# Haunters/Haunt Actors/Creative Souls In CT???



## GraveStalker (Apr 19, 2006)

Curious if there are any members of this board who live in CT and are interested in working together on commercial haunt and/or help with home haunt? 

Already have home haunt, but am looking to go to next level. I'm in negotiation with two local attractions...

Thanks...


----------



## trishaanne (Aug 20, 2005)

I would love to be able to help you out..that sounds like a haunters dream come true. If you were in NJ we could talk but this is just a little far to commute. Good luck though!


----------



## GraveStalker (Apr 19, 2006)

*Ct???*

Thanks for your response. It is a dream come true!!! The park really wants to move forward and I want to stop having so many people coming to my home haunt. It's a blank canvas and I'm hoping to find others to collaborate with (like yourself) who share the love of the industry.

Do you get involved with anything haunted in NJ?

BTW, Nothern NJ's not that far - we could put you up in a coffin :xbones:


----------



## Faustian_Pact (Apr 19, 2006)

Good luck!!


----------



## trishaanne (Aug 20, 2005)

OOOOOOHHHHHHH, sleeping in a coffin!!!!! How wonderfully tempting! Unfortunately, I'm in central Jersey, at the shore as it's so eloquently put. I have a home haunt here with a walkthrough maze in the back yard. There is a place down here I'd love to get my hands on but the only problem with it is that there is no parking at all in the area. Other than that, it would be perfect. I really wish there was some way to help you out with this.


----------



## Death's Door (Mar 22, 2006)

Hey trishanne, which part of the shore. I spend time in Cape May and sometimes Wildwood. I'm south jersey.


----------



## trishaanne (Aug 20, 2005)

I'm in Monmouth County, near Asbury Park, Belmar, Avon. Exit 100 off the Parkway. You should come join us at the next BBQ in July.


----------



## TipoDeemin (Oct 8, 2005)

Man, I wish I was close enough to help...  I'll, uh, send positive vibes across the states to you?


----------



## GraveStalker (Apr 19, 2006)

Thanks everyone for the well wishes...

Trishaanne - have you considered setting up a shuttle to a remote parking lot? Hire/rent a bus and throw a few actors in the mix to make it a most memorable ride. :xbones:


----------



## Zombie-F (Apr 12, 2004)

Welcome aboard, enjoy your stay.


----------



## grim reaper (Aug 18, 2005)

hope all goes well if i dint live so bloody far away i would help out, with my little knoledge lol best wishes on getting it up to the next level


----------

RECORD LIST:
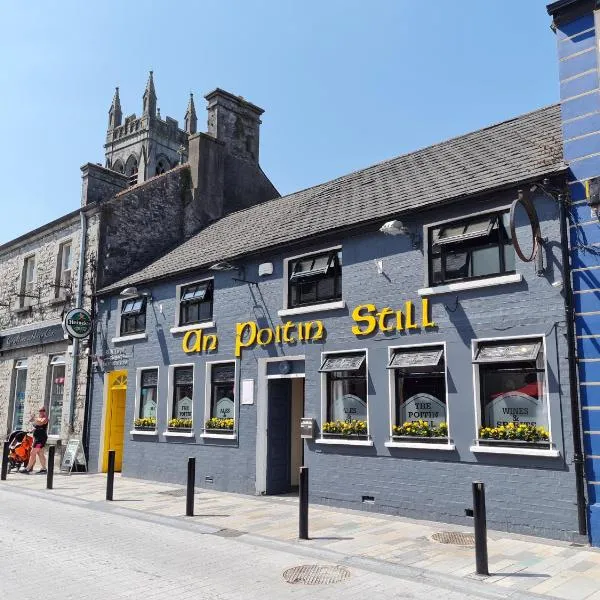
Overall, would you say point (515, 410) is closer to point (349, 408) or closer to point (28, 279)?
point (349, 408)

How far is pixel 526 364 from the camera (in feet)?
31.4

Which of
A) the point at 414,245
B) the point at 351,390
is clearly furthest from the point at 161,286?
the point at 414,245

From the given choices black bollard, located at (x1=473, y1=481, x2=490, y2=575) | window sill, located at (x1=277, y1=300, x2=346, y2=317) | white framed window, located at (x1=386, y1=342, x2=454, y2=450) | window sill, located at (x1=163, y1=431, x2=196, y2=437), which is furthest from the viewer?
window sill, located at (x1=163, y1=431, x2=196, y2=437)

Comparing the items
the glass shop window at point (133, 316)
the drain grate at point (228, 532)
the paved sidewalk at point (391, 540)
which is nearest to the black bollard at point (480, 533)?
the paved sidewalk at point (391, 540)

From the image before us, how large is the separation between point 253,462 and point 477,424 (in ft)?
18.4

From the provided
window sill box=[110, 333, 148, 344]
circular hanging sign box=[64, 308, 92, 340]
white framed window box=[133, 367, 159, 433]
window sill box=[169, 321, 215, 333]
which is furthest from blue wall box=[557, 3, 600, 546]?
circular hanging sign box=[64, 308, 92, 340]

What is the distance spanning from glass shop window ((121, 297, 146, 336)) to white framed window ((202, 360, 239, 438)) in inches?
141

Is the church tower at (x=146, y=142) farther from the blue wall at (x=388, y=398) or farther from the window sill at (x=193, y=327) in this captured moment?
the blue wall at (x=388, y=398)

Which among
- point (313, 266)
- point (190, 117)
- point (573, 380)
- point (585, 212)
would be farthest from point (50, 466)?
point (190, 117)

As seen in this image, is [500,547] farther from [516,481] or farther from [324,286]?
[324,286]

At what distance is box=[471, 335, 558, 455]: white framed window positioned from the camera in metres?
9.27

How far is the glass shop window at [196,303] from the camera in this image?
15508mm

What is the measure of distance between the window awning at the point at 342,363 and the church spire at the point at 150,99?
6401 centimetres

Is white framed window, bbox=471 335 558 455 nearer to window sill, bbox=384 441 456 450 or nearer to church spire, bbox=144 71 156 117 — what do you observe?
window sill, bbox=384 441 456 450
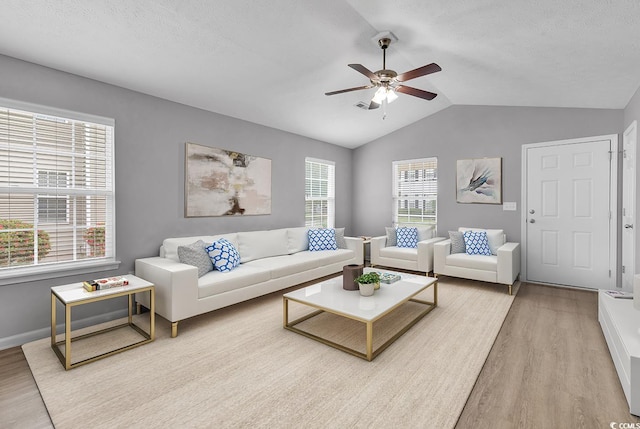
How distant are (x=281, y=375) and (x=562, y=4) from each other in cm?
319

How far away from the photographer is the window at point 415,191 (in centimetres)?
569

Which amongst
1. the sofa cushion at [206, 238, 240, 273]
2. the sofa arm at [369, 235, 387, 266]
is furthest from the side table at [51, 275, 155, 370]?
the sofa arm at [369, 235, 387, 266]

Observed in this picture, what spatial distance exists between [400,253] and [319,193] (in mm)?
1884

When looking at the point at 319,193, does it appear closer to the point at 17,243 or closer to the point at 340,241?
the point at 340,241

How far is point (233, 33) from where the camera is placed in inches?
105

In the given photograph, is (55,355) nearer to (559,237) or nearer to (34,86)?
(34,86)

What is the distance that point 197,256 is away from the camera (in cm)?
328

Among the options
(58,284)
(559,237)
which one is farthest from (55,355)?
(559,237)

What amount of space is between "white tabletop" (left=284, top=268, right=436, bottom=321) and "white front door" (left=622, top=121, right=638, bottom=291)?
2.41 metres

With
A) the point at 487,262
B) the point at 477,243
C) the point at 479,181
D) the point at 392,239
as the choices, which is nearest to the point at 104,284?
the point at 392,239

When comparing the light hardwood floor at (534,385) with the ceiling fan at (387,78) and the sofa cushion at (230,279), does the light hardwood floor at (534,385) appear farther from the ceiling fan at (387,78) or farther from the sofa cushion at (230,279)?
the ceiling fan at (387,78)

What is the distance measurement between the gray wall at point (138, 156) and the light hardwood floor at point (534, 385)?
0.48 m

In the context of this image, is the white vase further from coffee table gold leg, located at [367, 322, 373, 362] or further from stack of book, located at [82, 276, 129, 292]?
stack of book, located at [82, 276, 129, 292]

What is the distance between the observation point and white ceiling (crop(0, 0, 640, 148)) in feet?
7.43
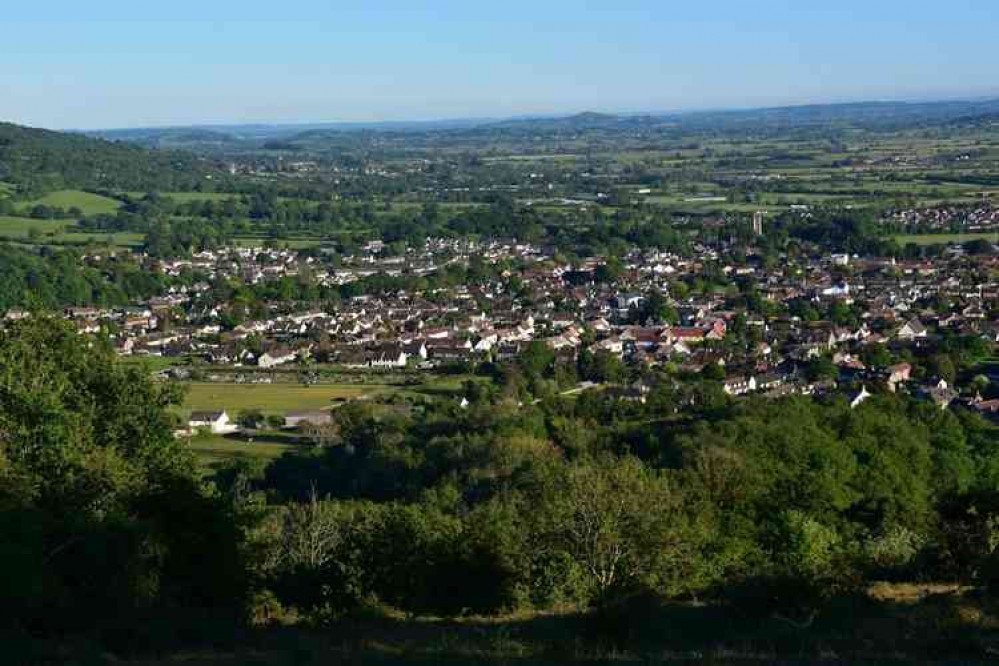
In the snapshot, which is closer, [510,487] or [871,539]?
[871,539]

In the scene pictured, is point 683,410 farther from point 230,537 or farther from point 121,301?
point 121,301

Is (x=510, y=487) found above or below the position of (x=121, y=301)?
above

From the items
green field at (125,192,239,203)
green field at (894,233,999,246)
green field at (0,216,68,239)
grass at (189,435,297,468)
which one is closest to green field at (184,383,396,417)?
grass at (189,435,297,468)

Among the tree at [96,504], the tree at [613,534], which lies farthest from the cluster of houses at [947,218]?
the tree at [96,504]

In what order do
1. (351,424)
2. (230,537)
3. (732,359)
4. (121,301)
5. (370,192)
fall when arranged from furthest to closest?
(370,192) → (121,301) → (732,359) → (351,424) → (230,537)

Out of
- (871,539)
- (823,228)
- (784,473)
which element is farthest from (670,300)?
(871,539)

GIVEN EXERCISE: Copy the forum thread starting with "Do you get involved" and going on through "Good luck!!", and swap "coffin" for "hammock".

WRITTEN RESPONSE:
Do you get involved with anything haunted in NJ?

BTW, Nothern NJ's not that far - we could put you up in a hammock :xbones:


----------



## Faustian_Pact (Apr 19, 2006)

Good luck!!